▸ Set task
Tally the lines in the items below that contain the string "fixture", treating uppercase and lowercase as different, and reply with only the number.

——————

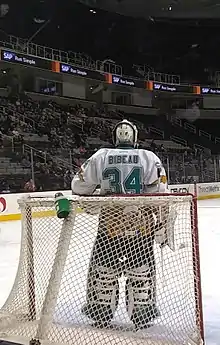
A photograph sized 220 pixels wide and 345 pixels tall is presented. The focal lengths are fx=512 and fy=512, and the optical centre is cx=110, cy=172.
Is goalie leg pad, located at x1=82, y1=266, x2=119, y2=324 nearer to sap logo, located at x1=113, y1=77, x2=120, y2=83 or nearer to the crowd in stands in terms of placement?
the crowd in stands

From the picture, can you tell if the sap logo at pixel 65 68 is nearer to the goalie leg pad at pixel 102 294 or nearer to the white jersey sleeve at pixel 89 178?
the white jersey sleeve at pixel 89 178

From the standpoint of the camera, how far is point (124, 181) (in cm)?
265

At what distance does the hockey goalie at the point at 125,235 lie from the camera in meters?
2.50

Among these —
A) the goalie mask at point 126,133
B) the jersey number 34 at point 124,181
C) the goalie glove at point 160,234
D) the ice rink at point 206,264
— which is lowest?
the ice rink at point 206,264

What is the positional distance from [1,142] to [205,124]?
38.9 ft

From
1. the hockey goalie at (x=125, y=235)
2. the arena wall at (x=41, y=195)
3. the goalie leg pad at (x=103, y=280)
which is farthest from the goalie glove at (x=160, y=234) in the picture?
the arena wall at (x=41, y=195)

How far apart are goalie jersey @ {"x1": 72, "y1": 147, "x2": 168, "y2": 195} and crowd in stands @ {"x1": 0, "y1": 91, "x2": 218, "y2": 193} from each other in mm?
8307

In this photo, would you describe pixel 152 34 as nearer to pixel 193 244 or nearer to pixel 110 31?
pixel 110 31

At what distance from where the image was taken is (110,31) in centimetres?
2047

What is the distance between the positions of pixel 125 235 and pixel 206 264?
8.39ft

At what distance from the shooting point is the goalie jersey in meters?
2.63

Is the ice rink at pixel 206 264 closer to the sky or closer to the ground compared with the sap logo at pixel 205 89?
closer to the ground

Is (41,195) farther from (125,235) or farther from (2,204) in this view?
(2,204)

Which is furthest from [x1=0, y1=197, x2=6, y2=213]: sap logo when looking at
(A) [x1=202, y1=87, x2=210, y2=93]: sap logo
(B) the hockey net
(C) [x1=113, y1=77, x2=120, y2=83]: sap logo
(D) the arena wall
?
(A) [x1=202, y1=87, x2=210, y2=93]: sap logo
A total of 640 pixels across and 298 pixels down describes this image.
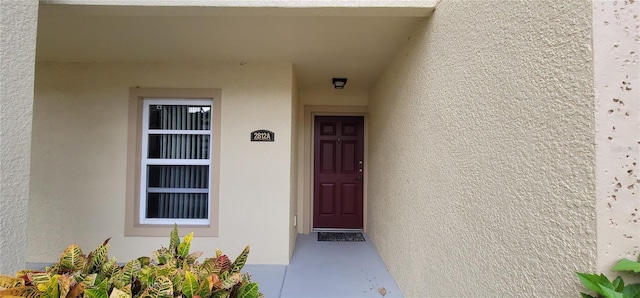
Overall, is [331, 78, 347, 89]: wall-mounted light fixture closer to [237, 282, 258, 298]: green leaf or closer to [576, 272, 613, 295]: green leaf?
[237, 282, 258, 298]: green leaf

——————

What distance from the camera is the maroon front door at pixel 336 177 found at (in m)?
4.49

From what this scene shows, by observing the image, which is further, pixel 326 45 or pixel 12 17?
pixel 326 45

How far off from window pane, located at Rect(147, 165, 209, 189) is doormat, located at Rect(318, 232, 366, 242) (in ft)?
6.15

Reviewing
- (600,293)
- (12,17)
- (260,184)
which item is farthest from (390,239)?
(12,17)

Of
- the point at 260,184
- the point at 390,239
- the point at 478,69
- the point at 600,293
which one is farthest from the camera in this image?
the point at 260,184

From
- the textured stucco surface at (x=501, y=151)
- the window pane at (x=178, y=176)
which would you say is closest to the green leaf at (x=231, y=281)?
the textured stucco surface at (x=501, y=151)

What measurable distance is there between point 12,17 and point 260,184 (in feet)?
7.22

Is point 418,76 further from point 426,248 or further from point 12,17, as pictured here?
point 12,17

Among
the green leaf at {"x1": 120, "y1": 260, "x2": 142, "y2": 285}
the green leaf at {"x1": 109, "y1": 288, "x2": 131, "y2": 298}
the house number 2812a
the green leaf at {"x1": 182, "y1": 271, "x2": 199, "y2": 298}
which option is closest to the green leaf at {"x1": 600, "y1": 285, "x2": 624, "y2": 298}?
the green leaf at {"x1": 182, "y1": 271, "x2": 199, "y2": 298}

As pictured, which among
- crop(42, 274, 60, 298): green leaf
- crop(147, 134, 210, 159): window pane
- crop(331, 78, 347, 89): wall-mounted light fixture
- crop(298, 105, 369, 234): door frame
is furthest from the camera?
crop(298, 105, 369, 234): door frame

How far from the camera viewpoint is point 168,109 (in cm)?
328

——————

▸ Exercise result
2